如果每一个员工的最大项目个数是固定的,那么 Oracle 用户就可以利用窗口函数 LEAD OVER
来避免使用自连接查询。在某些特定情况下使用自连接查询可能显得代价过于沉重(如果自连接耗费的机器资源远大于 LEAD OVER
),这个时候 LEAD OVER
函数就不失为一种简便的方法。例如,考虑下面针对员工 KING 的 LEAD OVER
替代方案。
select empno,
ename,
proj_id,
proj_start,
proj_end,
case
when lead(proj_start,1)over(order by proj_start)
between proj_start and proj_end
then lead(proj_id)over(order by proj_start)
when lead(proj_start,2)over(order by proj_start)
between proj_start and proj_end
then lead(proj_id)over(order by proj_start)
when lead(proj_start,3)over(order by proj_start)
between proj_start and proj_end
then lead(proj_id)over(order by proj_start)
when lead(proj_start,4)over(order by proj_start)
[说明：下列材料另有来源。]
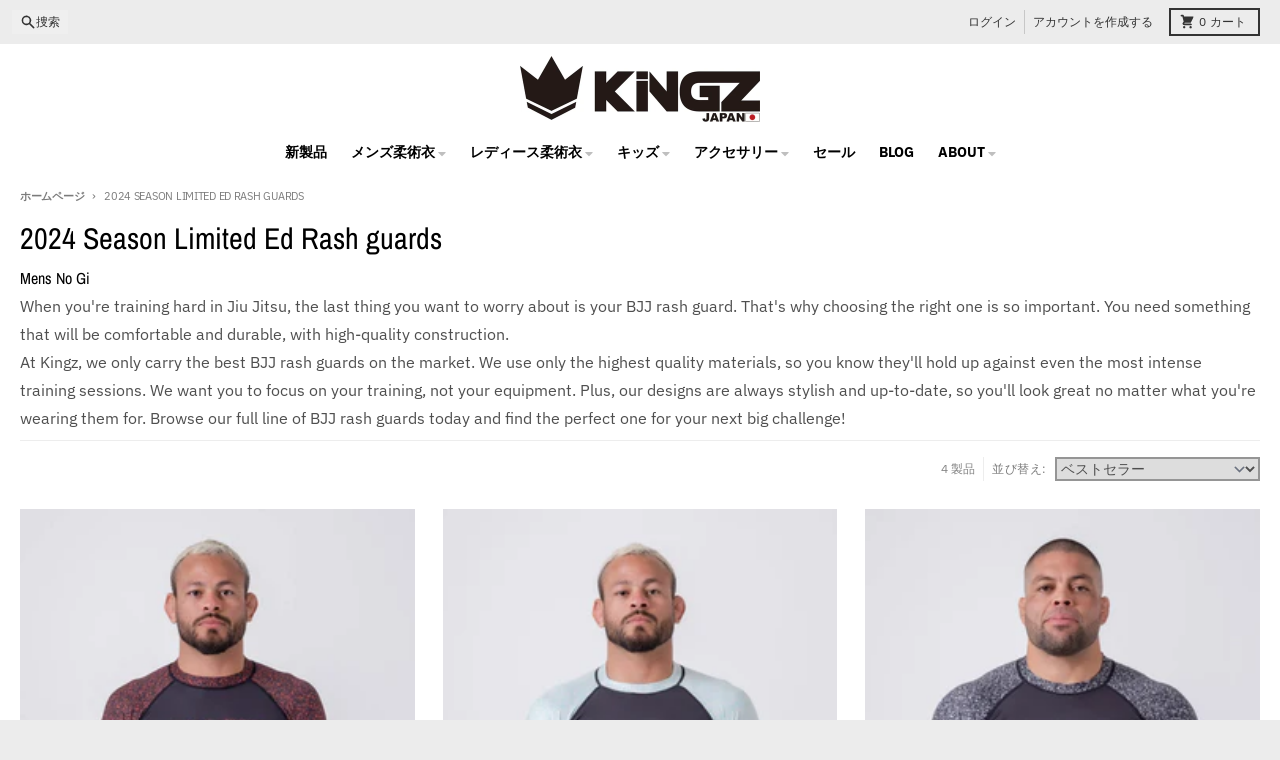

--- FILE ---
content_type: application/x-javascript; charset=utf-8
request_url: https://bundler.nice-team.net/app/shop/status/kingzjapan.myshopify.com.js?1769528243
body_size: -386
content:
var bundler_settings_updated='1652350198';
between proj_start and proj_end
then lead(proj_id)over(order by proj_start)
end is_overlap
from emp_project
where ename = 'KING'
EMPNO ENAME PROJ_ID PROJ_START PROJ_END IS_OVERLAP
----- ------ ------- ----------- ----------- ----------
7839 KING 2 17-JUN-2005 21-JUN-2005 5
7839 KING 5 20-JUN-2005 24-JUN-2005 8
7839 KING 8 23-JUN-2005 25-JUN-2005
7839 KING 11 26-JUN-2005 27-JUN-2005
7839 KING 14 29-JUN-2005 30-JUN-2005
对于员工 KING,因为项目个数被限定为 5 个,我们就能使用 LEAD OVER
函数逐一检查全部项目的日期值,而无须自连接查询。现在,离最终的结果集只有一步之遥了。接下来只要把 IS_OVERLAP
不是 Null
的行筛选出来即可。
select empno,ename,
'project '||is_overlap||
' overlaps project '||proj_id msg
from (
select empno,
ename,
proj_id,
proj_start,
proj_end,
case
when lead(proj_start,1)over(order by proj_start)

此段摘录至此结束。